───── DATA SHOWN ─────
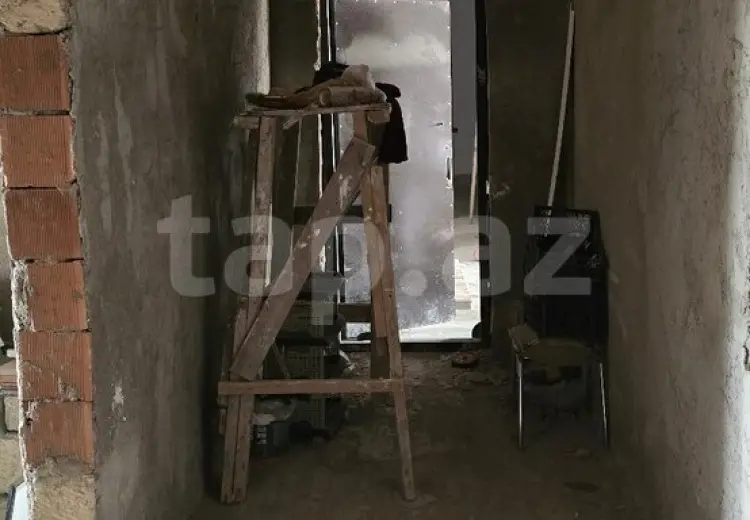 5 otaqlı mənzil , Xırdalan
─────
───── DATA SHOWN ─────
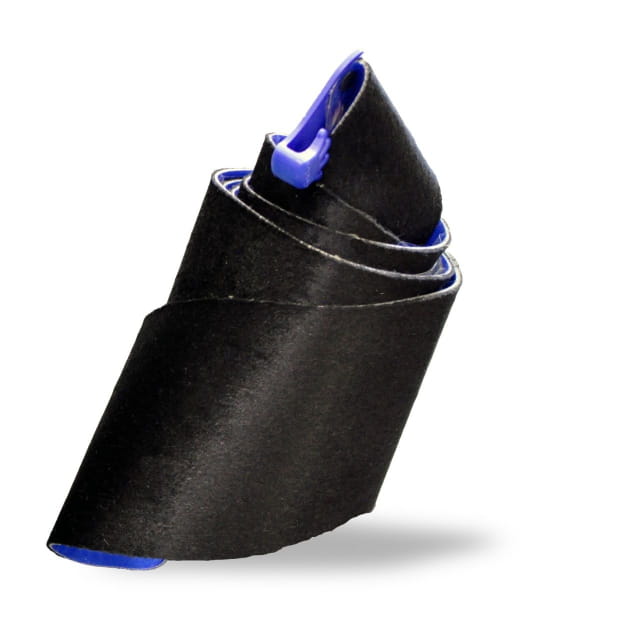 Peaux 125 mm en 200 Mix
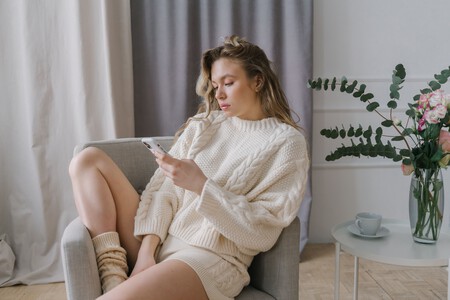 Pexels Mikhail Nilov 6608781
─────
───── DATA SHOWN ─────
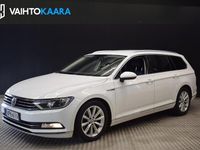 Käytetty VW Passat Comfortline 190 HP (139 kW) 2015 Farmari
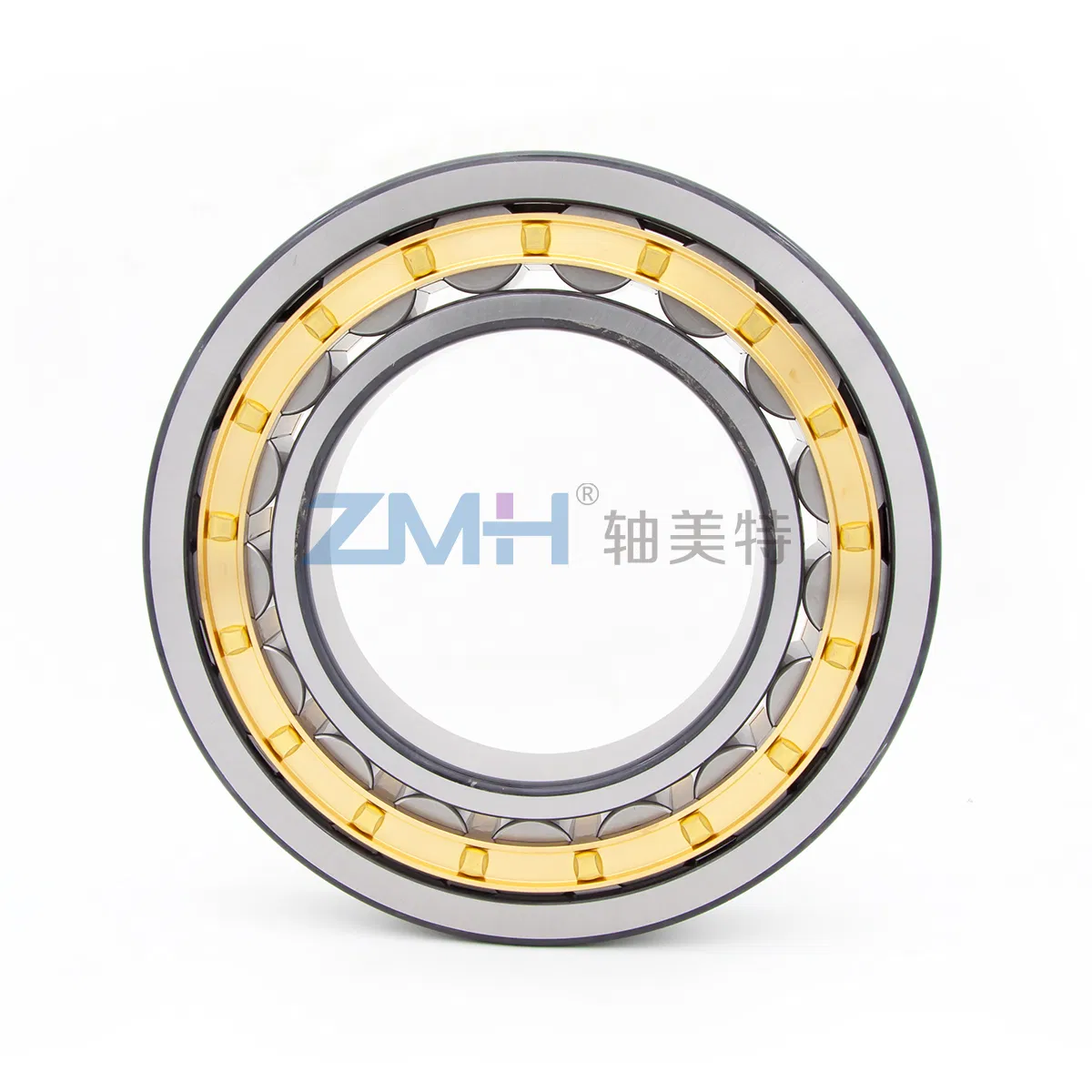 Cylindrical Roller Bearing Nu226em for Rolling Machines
─────
Return exactly the lines above, from the one with "Peaux 125 mm en 200 Mix" up to and including the one with "Pexels Mikhail Nilov 6608781", and include no pictures.

§ RESULT OF THIS TASK
 Peaux 125 mm en 200 Mix
 Pexels Mikhail Nilov 6608781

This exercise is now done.